# EXERCISE OBJECTIVE:
Copy the whole LED tap light write-up below word for word, from its first line to its last, and leave out the material that follows it.

# PAGE EXTRACT:
** begin **
Here are a few more tap lights I created. The “stock” tap light is in the middle.

Led’s are a great solution when replacing incandescent bulbs in many applications. One problem is that LED’s don’t like changes in voltage & current. For example, the voltage from a car battery can fluctuate quite a bit from 11 – 14 volts and this can be a big problem for an LED.  If you design the LED light for 11 volts then it will become a DED (Dark Emitting Diode) once the voltage jumps to 14 volts. If you design the light for 14 volts it will always be very dim when it is only gets 11 volts.

The Solution:
For most of my LED applications a very special circuit was designed to run the LEDs at a “constant current”. This provides a constant amount of power to the LEDs and also provides a constant amount of light for a longer period of time. This circuit also allows the LEDs to run on almost any normal voltage above 4 volts. This means you can use multiple sources of power for the same light, a few AAA batteries, or even a car battery (see notes below)!
** end **
# DATASET ENTRIES:
** begin **
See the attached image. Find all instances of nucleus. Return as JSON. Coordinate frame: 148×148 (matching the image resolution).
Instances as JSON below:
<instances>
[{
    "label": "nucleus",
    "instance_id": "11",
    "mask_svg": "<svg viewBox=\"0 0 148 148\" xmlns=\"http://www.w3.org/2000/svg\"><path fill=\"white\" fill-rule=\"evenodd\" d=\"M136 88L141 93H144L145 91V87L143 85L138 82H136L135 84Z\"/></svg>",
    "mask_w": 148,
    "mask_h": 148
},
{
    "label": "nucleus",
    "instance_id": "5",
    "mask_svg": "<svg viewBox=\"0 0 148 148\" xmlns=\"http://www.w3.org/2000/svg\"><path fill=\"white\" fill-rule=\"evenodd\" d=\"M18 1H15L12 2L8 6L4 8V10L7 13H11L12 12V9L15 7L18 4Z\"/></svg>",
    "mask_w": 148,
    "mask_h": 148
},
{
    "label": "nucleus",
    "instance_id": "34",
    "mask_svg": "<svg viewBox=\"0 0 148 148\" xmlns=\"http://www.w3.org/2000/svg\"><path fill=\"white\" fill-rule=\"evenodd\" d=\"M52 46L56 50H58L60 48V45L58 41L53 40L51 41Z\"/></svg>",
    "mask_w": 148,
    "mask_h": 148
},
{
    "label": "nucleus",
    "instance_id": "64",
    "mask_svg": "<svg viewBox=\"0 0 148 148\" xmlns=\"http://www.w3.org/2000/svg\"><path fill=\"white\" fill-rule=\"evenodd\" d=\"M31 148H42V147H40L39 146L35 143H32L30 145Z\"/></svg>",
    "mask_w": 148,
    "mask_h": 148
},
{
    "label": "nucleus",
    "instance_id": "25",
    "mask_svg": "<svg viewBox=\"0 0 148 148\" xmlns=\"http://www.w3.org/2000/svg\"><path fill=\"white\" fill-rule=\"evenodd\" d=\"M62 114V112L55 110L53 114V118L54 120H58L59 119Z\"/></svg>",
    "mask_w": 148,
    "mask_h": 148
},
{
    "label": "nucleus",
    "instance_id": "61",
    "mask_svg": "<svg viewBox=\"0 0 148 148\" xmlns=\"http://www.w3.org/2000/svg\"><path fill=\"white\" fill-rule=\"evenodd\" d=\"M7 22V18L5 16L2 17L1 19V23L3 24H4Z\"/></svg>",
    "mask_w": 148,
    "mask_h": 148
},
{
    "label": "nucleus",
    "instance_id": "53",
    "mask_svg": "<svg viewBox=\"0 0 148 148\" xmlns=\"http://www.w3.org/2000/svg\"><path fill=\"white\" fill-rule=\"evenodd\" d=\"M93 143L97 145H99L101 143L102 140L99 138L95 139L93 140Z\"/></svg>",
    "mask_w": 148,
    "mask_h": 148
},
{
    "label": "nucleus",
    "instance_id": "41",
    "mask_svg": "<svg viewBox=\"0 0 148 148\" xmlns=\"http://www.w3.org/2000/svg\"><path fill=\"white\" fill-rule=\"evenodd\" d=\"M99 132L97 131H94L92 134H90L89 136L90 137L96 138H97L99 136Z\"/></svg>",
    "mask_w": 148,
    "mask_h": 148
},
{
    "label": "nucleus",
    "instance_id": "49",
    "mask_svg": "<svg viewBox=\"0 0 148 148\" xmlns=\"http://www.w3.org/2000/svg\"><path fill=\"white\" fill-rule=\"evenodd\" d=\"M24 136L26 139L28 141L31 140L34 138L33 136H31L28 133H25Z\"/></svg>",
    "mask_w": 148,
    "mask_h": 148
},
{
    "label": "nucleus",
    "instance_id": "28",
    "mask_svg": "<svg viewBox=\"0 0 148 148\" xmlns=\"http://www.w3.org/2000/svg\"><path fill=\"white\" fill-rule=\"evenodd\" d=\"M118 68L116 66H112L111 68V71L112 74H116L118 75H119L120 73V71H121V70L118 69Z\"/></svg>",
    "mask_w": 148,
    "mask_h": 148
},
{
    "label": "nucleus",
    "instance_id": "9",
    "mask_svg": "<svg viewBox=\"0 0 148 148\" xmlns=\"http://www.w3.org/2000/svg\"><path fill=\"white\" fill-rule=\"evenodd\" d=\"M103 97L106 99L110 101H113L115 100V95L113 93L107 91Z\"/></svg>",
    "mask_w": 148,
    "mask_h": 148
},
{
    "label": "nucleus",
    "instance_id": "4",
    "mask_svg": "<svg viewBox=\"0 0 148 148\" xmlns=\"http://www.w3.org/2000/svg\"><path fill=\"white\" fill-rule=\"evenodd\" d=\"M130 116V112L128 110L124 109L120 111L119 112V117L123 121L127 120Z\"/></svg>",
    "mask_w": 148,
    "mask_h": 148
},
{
** end **
# COMPLETED TASK:
Here are a few more tap lights I created. The “stock” tap light is in the middle.

Led’s are a great solution when replacing incandescent bulbs in many applications. One problem is that LED’s don’t like changes in voltage & current. For example, the voltage from a car battery can fluctuate quite a bit from 11 – 14 volts and this can be a big problem for an LED.  If you design the LED light for 11 volts then it will become a DED (Dark Emitting Diode) once the voltage jumps to 14 volts. If you design the light for 14 volts it will always be very dim when it is only gets 11 volts.

The Solution:
For most of my LED applications a very special circuit was designed to run the LEDs at a “constant current”. This provides a constant amount of power to the LEDs and also provides a constant amount of light for a longer period of time. This circuit also allows the LEDs to run on almost any normal voltage above 4 volts. This means you can use multiple sources of power for the same light, a few AAA batteries, or even a car battery (see notes below)!